THE majority of people in Scotland think smoking should be banned in playgrounds and many would welcome other outdoor smoke-free places too, according to new research.
A survey found a majority would back a ban in playgrounds and other outdoor areas as well as 40 per cent agreeing a need to ban alcohol in parks.
Campaigners welcomed the findings and said smoking should be put “out of fashion” for the next generation.
The research, commissioned by an online doctor service, found 66 per cent of Scots backed a ban on smoking in playgrounds, with 49 per cent supporting extending restaurant restrictions to outside areas.
But backing for outdoor bans decreased to 40 per cent in parks and just 19 per cent said they would travel further to visit a smoke-free beach.
Dr Nitin Shori, medical director of the Pharmacy2U and an NHS GP, said: “There does appear to be public support more smoking restrictions – particularly where children are likely to be playing. Some parents worry about the impact of breathing in second-hand smoke, while others can be concerned about the litter aspect.
“The popularity of smoking has been on a downward trend since the risks became more widely understood in the 1970s. Smoking is still a major cause of preventable disease and premature deaths in Britain, so health worries tend to be a big driver for patients who decide to quit.
“Its addictive nature means it can be a tough habit to break and although some succeed through willpower alone, others find nicotine replacement or prescription medication is helpful.”

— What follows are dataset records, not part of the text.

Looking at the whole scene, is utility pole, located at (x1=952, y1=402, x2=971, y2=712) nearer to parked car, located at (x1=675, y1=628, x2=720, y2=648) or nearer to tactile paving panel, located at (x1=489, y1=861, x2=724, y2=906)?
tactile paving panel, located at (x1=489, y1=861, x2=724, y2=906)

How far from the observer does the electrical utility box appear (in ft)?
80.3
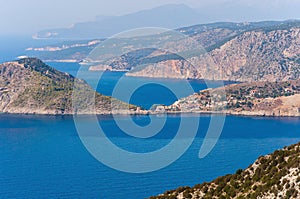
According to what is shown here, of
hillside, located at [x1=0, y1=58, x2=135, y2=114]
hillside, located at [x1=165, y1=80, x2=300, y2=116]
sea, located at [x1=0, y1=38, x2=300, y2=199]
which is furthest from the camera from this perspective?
hillside, located at [x1=165, y1=80, x2=300, y2=116]

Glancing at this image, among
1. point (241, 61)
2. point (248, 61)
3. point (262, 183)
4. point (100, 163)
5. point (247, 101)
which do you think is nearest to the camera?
point (262, 183)

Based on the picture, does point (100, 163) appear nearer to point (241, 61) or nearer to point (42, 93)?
point (42, 93)

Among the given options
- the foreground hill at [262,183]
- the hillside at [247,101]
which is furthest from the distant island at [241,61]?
the foreground hill at [262,183]

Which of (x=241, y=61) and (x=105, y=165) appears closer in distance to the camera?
(x=105, y=165)

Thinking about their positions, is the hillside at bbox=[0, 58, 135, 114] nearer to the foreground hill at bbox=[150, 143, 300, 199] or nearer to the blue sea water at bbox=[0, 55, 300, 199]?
the blue sea water at bbox=[0, 55, 300, 199]

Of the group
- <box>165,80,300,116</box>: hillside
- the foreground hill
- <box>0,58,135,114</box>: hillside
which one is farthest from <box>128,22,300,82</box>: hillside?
the foreground hill

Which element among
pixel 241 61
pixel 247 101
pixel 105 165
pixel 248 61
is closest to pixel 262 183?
pixel 105 165

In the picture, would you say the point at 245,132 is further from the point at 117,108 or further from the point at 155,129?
the point at 117,108
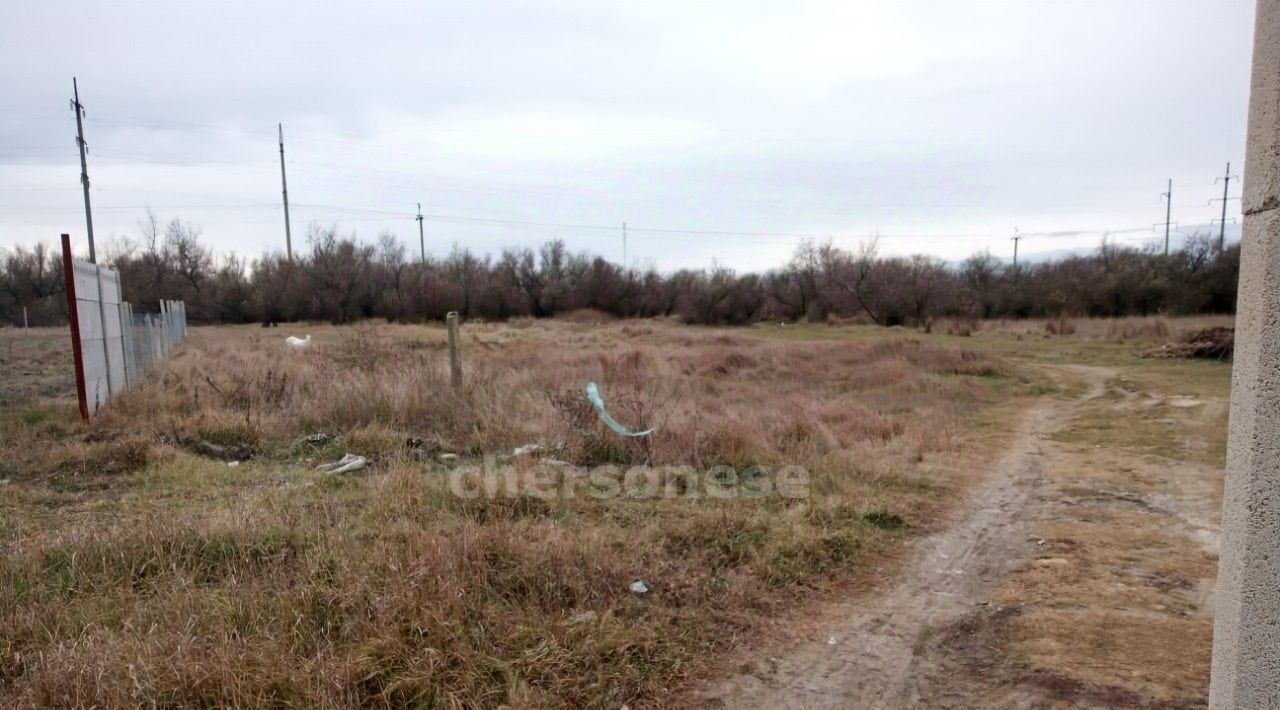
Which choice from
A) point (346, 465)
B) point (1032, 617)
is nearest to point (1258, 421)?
point (1032, 617)

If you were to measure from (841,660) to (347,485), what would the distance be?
13.5ft

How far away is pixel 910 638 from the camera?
3.81 metres

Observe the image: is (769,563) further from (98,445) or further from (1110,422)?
(1110,422)

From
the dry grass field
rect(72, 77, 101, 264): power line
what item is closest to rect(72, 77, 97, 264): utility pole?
rect(72, 77, 101, 264): power line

Scotland’s ban of smoking in public places will be a decade old in 2016 and surveys in 2013 showed 70 per cent of smokers wanted to quit. The latest survey suggested 7 per cent of those who tried to stop were spurred on by the current ban.
Sheila Duffy, Chief Executive of health charity ASH Scotland, said: “I’m delighted to see that there is public support for more smoke-free public places, in particular for children’s spaces.
“We believe that these restrictions work best when devised in consultation with the community, so that people can have their say and understand what is being achieved.
“The aim is to put smoking out of fashion for the next generation, and smoke-free events and targeted smoke-free public spaces are part of that ambition.”
Brighton and Hove City Council is currently carrying out a public consultation on whether there should be a ban on the area’s beaches and public areas. They already have a voluntary ban in children’s play areas.
Smoking in cars carrying children will be banned in England from October 1 but Scotland is still considering a private member’s bill on the issue.